His extraordinary photographs of the Iranian revolution, many of which were published in Time magazine, have been compiled in “44 Days: Iran and the Remaking of the World” (Focal Point/ National Geographic), which features an introduction by the reporter John Kifner of The New York Times. The 223-page hardcover book also contains Mr. Burnett’s chronological account of the events culled from scattered notes, caption envelopes and memories prodded by looking at old contact sheets.
Mr. Burnett writes about being arrested by the shah’s police after photographing the smoldering remains of a house used as a torture chamber by Savak, the domestic security and intelligence service. He also writes about photographing General Taghi Latifi, who was said to work for Savak, being dragged from his burning car and beaten by anti-Shah demonstrators.
One of Mr. Burnett’s greatest successes in Iran was an early opportunity to photograph Ayatollah Khomeini shortly after his triumphant arrival in Iran. After several days of photographing him from the crowds outside his window, Mr. Burnett talked his way into photographing the Ayatollah inside his room. He was led to an ordinary door and was asked to remove his boots.
“I check my cameras. More than once, like every other photographer in history, I’ve shot picture after picture with no film. This time, there won’t be any screwups. I flip up the rewind lever on each camera, backwinding until I feel the tug of the roll. Then, guessing at what I think the light might be in the room I set the exposure. I nod to Javad that I’m ready.
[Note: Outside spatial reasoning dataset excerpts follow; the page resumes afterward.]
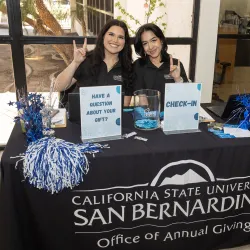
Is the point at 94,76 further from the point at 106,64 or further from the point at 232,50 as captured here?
the point at 232,50

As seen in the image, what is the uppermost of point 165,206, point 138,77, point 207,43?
point 207,43

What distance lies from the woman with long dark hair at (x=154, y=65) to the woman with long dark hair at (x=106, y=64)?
7cm

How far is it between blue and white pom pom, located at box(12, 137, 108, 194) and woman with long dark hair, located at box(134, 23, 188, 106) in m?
1.02

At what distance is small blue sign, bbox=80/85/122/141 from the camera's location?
4.66ft

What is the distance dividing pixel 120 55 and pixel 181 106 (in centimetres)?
84

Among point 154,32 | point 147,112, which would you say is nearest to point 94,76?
point 154,32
The door opens. It’s so quiet inside it’s startling: on the outside it is noisy, loud, hundreds of well wishers pushing and shoving and screaming. But inside, the glass window overlooking the playground is closed, and it’s as if I’m looking through a TV screen with the sound turned off.
As we walk in, one of the mullahs is holding a tray to pick up an empty teacup from Khomeini. The ayatollah is sitting on the floor with his back against the wall about eight feet from me. Seeing him up close, the first thing I think is that he actually looks like I thought he’d look like. I mean, Khomeini looks exactly like his pictures.”
I make a couple of quick shots. Then I vaporize, heading for the opposite corner of the small room. Khomeini is cool and calm, speaking in soft whispers to his fellow mullahs. He never makes eye contact with me and I have the impression he doesn’t even know I’m there.”
This is the second book by Mr. Burnett, who was a co-founder of the photo agency Contact Press Images.
Mr. Burnett has tried to return to Iran many times, but he has always been denied a visa by the Iranian government.
One of the world’s best working photojournalists, Mr. Burnett has been at the fulcrum of history for the past 40 years. But this summer, he found himself on the outside, looking at the photographs that everyday people took.
“There was plenty of photographs getting out,” Mr. Burnett said.